Whether you can get past the sweetness and enjoy the flavour is another matter... Still, you may find yourself delighted, as I was, by the bottle design, which is a full English pint and more patriotic than Enoch Powell kicking aside St. George and slaying the dragon himself (with racist rhetoric, rather than a sword, of course).
The ale pours very clear, a deep amber to ginger colour, with little or no head at all. For some reason, the lack of a head on beer always makes me a little uneasy. It's as if the beer refuses to give away any of its character.
You sometimes find this on very strong ales, but at 5.2% ABV, Wells Bombardier doesn't fall into that category. It's not a weakling by any means though. Nor is it particularly flat. I found it quite strongly carbonated. This wasn't immediately apparent in the mouth, but once you swallow a few pulls, you'll notice that you're feeling full and gassy.
Of course by then, you'll be interested in what's going on in your mouth rather than your stomach. Prepare your sweet tooth for a treat, or, if you prefer something described as "Premium Bitter" to actually taste like a bitter ale, prepare to be disappointed.

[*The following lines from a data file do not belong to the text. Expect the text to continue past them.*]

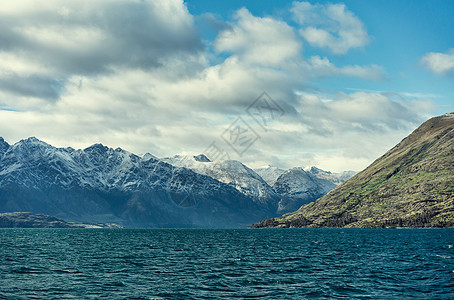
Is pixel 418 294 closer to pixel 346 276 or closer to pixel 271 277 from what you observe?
pixel 346 276

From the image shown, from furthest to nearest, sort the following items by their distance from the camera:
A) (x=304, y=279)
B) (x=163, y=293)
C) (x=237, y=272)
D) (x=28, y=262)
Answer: (x=28, y=262)
(x=237, y=272)
(x=304, y=279)
(x=163, y=293)

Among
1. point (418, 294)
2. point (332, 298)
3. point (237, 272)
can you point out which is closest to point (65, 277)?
point (237, 272)

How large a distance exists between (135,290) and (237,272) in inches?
1064

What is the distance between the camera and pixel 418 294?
64312 millimetres

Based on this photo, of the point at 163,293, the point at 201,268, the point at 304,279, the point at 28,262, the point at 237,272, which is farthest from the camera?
the point at 28,262

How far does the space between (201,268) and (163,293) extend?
103ft

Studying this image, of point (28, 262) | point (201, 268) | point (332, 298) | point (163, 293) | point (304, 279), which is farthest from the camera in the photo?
point (28, 262)

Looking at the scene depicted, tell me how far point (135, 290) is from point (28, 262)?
54.3m

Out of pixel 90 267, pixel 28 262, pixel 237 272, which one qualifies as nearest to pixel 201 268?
pixel 237 272

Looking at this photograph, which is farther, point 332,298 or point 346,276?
point 346,276

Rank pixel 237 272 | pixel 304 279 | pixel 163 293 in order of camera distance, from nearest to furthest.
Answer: pixel 163 293 → pixel 304 279 → pixel 237 272

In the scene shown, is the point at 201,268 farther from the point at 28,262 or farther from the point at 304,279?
the point at 28,262

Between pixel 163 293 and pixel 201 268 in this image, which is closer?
pixel 163 293

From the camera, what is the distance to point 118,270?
92750mm
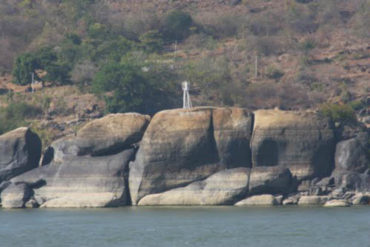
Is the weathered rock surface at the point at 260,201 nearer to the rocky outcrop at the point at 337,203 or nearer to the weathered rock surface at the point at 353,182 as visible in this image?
the rocky outcrop at the point at 337,203

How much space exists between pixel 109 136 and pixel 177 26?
3764cm

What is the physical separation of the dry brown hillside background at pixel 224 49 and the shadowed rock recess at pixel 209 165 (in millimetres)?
12889

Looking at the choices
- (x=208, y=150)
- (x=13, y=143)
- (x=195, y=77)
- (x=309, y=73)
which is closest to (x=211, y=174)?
(x=208, y=150)

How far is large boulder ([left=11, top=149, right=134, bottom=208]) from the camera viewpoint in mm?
41000

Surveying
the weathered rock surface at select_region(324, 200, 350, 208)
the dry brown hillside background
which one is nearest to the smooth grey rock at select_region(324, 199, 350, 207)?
the weathered rock surface at select_region(324, 200, 350, 208)

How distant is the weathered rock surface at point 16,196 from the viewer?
41.6 meters

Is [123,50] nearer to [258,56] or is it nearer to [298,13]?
[258,56]

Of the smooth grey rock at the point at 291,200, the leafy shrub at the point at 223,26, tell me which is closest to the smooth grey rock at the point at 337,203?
the smooth grey rock at the point at 291,200

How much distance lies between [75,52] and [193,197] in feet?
101

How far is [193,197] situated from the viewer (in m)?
40.2

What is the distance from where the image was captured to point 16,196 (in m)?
41.7

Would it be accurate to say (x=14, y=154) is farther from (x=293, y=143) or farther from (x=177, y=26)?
(x=177, y=26)

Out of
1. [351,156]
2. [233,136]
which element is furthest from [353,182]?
[233,136]

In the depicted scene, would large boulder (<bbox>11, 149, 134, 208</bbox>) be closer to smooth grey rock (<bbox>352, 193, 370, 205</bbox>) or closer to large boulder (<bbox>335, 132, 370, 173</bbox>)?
large boulder (<bbox>335, 132, 370, 173</bbox>)
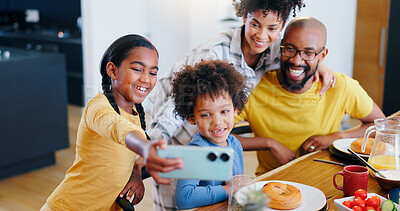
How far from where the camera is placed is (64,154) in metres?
4.09

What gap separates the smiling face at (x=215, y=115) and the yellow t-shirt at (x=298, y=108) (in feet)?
1.91

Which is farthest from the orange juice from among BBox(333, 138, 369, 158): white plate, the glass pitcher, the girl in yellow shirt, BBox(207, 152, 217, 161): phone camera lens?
BBox(207, 152, 217, 161): phone camera lens

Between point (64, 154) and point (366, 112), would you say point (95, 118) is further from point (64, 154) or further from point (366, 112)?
point (64, 154)

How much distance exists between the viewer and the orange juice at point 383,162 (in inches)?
60.3

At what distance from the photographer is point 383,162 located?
5.09 feet

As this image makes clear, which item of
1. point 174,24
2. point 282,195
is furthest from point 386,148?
point 174,24

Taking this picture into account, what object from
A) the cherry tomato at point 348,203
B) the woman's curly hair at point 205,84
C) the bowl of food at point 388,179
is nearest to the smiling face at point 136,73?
the woman's curly hair at point 205,84

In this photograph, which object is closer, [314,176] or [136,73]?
[136,73]

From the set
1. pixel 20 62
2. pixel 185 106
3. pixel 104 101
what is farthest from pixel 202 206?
pixel 20 62

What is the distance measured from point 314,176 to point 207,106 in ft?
1.58

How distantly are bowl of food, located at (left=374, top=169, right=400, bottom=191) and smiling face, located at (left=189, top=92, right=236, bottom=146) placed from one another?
0.50 meters

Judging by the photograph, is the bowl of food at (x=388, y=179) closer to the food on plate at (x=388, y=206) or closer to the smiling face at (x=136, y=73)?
the food on plate at (x=388, y=206)

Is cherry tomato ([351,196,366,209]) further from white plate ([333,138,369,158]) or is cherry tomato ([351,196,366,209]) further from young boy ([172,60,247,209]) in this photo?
white plate ([333,138,369,158])

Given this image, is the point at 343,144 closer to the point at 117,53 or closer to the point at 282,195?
the point at 282,195
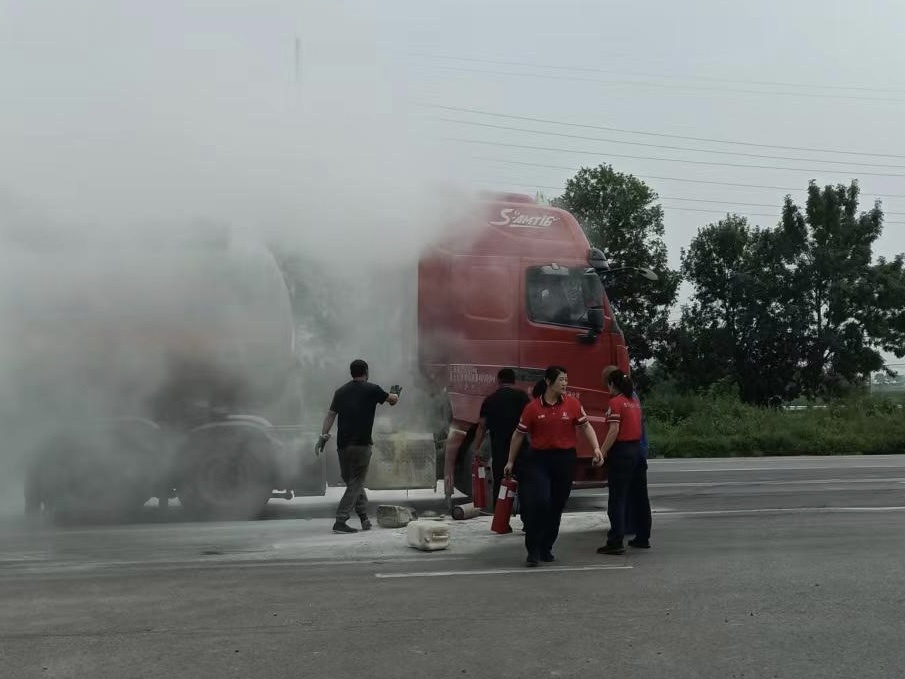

This is the Cadbury's Caramel of the bitter world. The strong caramel notes you'll find when you take a big sniff are replicated almost perfectly in the taste.
The texture is thin and rather syrupy. Almost (but not quite) cloying, like a slightly diluted cough syrup or the dreaded childhood laxative, Syrup of Figs. This is not to say I hate it.
It's tasty enough. I did find the aftertaste very long and lingering and this, combined with the gassiness I mentioned earlier, did more to put me off than the rather one-dimensional flavour.
Truth is, I'd struggle to drink more than one of these (even the one I shared was hard work). You don't expect a thin reddish ale to be such heavy going. Guinness
would be a fair comparison: it's more like a meal than a drink.
I'm afraid that people not 'into' English beer won't be won over by this one. Seduced as I was by the excellent bottle, Wells Bombardier Premium bitter tugged at the heartstrings but failed to score a direct hit in the guts.